● Exercise prompt:
The answer should contain only the lines from the beginning of the entries through the line that holds "もえる服(縦) T-shirts", given again exactly, with no pictures.

Dataset items
^^^^
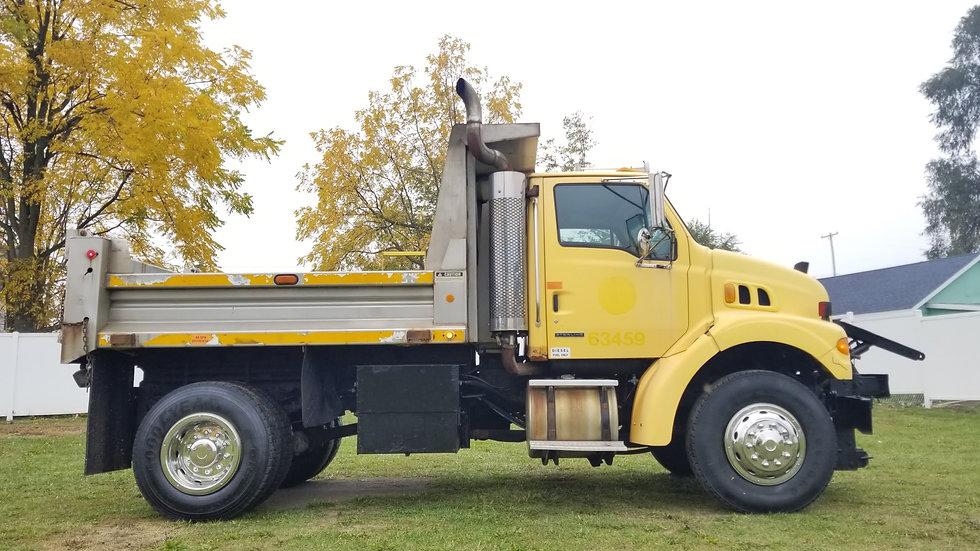 Unit 1663  2003 Sterling L7500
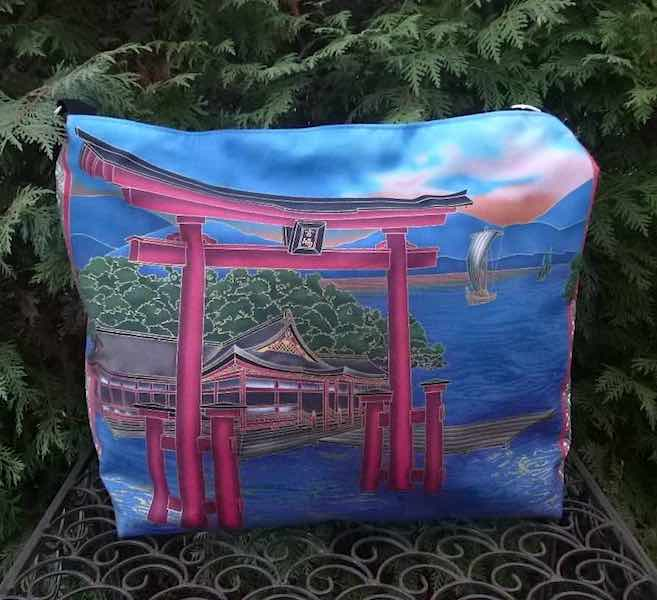 Buddhist Temple Britta zippered tote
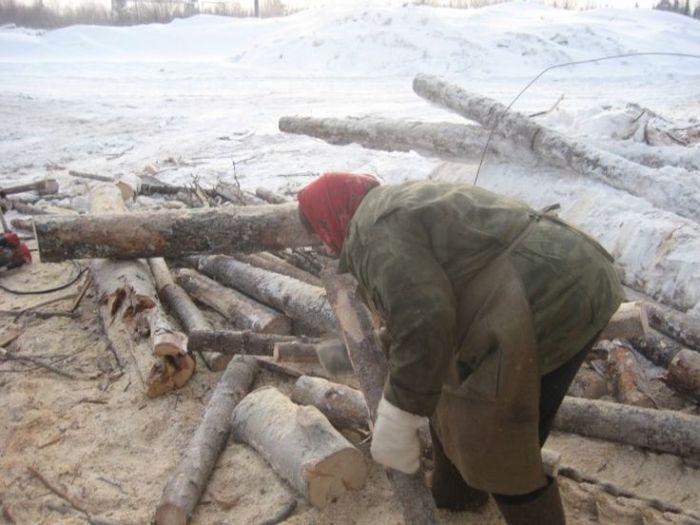 Тяжелый женский труд на предприятии в Архангельской области (17 фото)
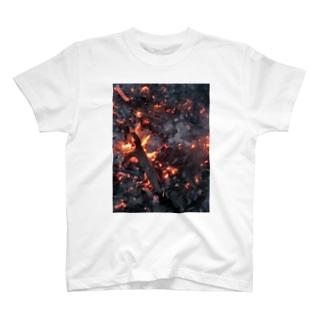 もえる服(縦) T-shirts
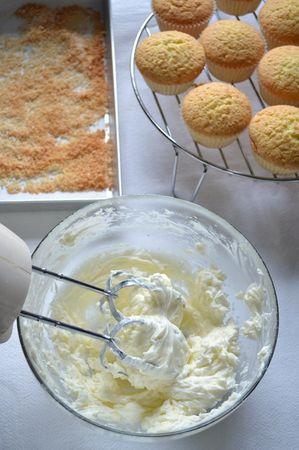 Sfornate (non spegnate ancora il forno!) e mettete i tortini a raffreddare sulla gratella. Distribuite il cocco destinato alla decorazione su una placca rivestita di carta forno e infornate per 5 minuti, fino a farlo colorire (deve diventare dorato, ma attenzione a non farlo bruciare), poi sfornate e mettete a raffreddare. Quando i cupcakes sono freddi, potete decorarli: mescolate la Vallé Leggera con lo zucchero a velo (diluite col latte se il composto è troppo asciutto- non è detto che serva) poi frullate con un frullino elettrico per un paio di minuti finché il tutto è cremoso come panna montata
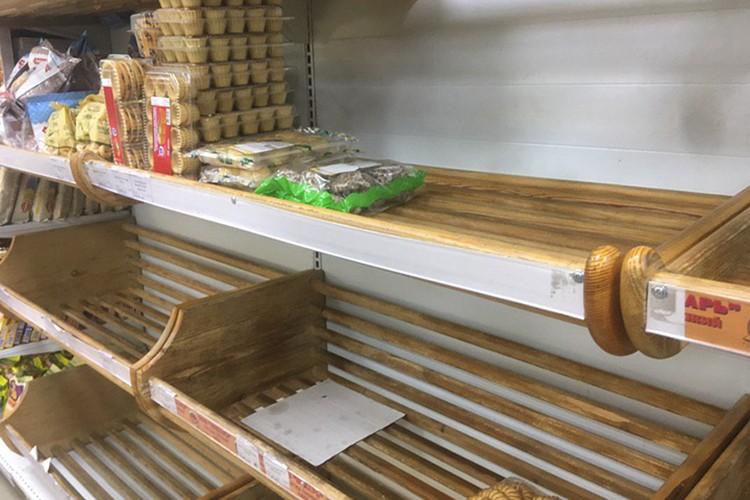 Не во всех магазинах еще можно купить хлеб.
^^^^
● Result of this task:
 Unit 1663  2003 Sterling L7500
 Buddhist Temple Britta zippered tote
 Тяжелый женский труд на предприятии в Архангельской области (17 фото)
 もえる服(縦) T-shirts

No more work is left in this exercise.